The voice cast includes JR Lemon as Devin Wade, Scott Porter as Colt Cruise, Joey King as Loretta Cruise, Ron Cephas Jones as Earl Coates, Rob Schneider as Donnie Marks, Chris Sullivan as Mack Mcglinn, as well as cameos from Tom Brady and Bill Cowher playing themselves.

==Release==
The game was released for PlayStation 4, Xbox One, and Windows on August 10, 2018, with the Windows release being the first for the series since Madden NFL 08 in 2007. A "Hall of Fame Edition" was released three days early for subscribers of the EA Access program.

==Reception==

According to review aggregator Metacritic, Madden NFL 19 received "generally favorable" reviews from game critics despite receiving "generally unfavorable" ratings from users.

In a review for IGN, Dustin Toms wrote: "Madden 19 has finally cracked that slightly repetitive feel that can make it tough to go on, game after game. With Real Player Motion delivering a fluid on-the-field experience, and Franchise mode customization offering another level of realism, Madden is in a great place." Bradley Russell of GamesRadar+ praised the updated catching and running mechanics as well as the Longshot: Homecoming mode, calling the game a "stunning return to form" for the series, and one of the "finest" in years. GameSpot praised the animation and updates to the commentary, although noted the changes to Longshot were disappointing.
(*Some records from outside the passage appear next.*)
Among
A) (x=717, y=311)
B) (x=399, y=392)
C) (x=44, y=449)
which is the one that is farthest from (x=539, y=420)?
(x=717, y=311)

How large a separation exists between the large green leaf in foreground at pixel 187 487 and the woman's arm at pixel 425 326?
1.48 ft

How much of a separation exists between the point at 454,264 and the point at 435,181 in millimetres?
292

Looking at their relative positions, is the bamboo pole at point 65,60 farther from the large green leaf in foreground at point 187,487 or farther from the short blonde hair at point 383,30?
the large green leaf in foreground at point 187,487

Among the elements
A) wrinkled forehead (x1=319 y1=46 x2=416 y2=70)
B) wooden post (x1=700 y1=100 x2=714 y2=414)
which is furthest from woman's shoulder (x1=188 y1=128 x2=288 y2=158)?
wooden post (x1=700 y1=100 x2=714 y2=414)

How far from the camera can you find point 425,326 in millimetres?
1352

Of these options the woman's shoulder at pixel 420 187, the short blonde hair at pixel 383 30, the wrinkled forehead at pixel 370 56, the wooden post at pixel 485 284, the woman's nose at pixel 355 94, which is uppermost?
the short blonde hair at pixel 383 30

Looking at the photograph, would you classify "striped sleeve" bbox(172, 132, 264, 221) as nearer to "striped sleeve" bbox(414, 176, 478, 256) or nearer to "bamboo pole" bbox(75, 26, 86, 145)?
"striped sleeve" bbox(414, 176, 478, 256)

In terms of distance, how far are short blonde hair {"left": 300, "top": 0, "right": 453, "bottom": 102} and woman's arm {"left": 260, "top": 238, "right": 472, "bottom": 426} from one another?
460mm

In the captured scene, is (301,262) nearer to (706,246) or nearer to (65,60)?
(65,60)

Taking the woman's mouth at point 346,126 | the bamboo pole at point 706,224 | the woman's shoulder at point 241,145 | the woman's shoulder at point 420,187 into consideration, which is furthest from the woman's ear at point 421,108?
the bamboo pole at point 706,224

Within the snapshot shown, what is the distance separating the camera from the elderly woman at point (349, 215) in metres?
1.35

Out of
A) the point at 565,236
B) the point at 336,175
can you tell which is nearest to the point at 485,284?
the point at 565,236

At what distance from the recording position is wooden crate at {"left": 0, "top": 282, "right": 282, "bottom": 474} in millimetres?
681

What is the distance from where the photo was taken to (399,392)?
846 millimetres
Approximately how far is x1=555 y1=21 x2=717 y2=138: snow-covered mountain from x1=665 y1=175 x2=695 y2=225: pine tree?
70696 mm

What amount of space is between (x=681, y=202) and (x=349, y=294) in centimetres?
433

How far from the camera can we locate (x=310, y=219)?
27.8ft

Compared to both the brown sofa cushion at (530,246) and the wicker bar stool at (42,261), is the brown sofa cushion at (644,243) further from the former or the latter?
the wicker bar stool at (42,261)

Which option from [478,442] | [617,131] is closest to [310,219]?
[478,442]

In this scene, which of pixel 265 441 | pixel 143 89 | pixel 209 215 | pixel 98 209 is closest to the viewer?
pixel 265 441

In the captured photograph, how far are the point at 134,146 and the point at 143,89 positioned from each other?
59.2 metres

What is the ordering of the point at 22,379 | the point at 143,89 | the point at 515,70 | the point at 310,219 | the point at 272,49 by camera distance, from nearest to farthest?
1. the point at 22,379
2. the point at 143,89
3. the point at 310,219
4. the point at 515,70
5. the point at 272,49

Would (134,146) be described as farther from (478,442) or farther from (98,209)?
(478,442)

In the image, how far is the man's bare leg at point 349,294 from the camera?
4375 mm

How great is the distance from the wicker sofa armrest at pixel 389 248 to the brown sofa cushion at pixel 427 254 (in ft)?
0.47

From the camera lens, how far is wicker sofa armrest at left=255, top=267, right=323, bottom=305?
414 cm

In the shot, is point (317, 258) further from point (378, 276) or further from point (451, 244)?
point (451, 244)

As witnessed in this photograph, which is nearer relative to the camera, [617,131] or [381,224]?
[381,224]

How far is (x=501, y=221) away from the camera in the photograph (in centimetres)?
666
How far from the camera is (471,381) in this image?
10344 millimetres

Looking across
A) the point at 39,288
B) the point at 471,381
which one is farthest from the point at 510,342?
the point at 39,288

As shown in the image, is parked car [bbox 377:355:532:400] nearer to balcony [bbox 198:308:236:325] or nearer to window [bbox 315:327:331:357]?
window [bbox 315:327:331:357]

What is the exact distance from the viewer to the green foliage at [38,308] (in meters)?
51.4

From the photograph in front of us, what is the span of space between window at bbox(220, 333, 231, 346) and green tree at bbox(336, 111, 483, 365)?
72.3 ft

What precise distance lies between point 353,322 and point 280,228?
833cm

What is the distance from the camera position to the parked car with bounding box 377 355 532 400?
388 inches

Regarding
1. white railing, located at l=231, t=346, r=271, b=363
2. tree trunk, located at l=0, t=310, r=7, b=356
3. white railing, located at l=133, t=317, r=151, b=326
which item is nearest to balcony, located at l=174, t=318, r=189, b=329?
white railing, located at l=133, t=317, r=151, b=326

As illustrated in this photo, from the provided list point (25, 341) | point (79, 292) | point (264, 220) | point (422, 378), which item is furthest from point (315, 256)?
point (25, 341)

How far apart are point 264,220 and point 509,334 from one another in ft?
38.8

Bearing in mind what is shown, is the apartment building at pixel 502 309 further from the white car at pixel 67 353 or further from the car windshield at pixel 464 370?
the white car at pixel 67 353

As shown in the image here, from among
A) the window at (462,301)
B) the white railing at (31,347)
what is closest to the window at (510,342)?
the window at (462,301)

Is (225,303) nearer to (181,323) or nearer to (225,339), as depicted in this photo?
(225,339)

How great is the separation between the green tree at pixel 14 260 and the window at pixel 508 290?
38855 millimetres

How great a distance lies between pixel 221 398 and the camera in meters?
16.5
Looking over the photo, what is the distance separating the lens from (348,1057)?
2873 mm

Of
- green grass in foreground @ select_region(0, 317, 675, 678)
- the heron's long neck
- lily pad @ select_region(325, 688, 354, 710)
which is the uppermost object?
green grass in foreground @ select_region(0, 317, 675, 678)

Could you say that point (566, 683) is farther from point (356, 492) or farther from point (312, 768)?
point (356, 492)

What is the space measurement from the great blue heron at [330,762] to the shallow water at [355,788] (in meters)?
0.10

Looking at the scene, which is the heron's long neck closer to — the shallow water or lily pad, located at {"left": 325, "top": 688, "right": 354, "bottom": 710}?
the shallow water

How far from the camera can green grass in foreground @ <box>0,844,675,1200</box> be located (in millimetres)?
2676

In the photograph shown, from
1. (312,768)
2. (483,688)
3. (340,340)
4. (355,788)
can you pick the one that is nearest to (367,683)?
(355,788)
Before its release, the game was criticized for censoring quarterback Colin Kaepernick's name from the song "Big Bank", which appears on the soundtrack. The verse came from Big Sean, who called the action "disappointing and appalling". EA responded to the criticism by saying that it was a mistake by members of their team who misunderstood the fact that just because they did not have rights to include Kaepernick's likeness in the game as a player because he is no longer in the NFL Players Association, it does not apply to him being mentioned elsewhere. Before the game was released, EA released an update to restore his name in the song.

Aggregate score
| Aggregator | Score |
|---|---|
| Metacritic | (XONE) 81/100 (PS4) 80/100 (PC) 80/100 |

Review scores
| Publication | Score |
|---|---|
| Electronic Gaming Monthly | 7/10 |
| Game Informer | 8/10 |
| GameSpot | 8/10 |
| GamesRadar+ | 4.5/5 |
| IGN | 8.9/10 |
| PC Gamer (US) | 75/100 |
| USgamer | 3.5/5 |

==2018 shooting==

On August 26, 2018, a shooting occurred during a livestreamed tournament event for the game at the Jacksonville Landing in Jacksonville, Florida. It resulted in numerous injuries and two deaths, as well as the suicide of the shooter, who had participated in the tournament but had lost earlier in the day.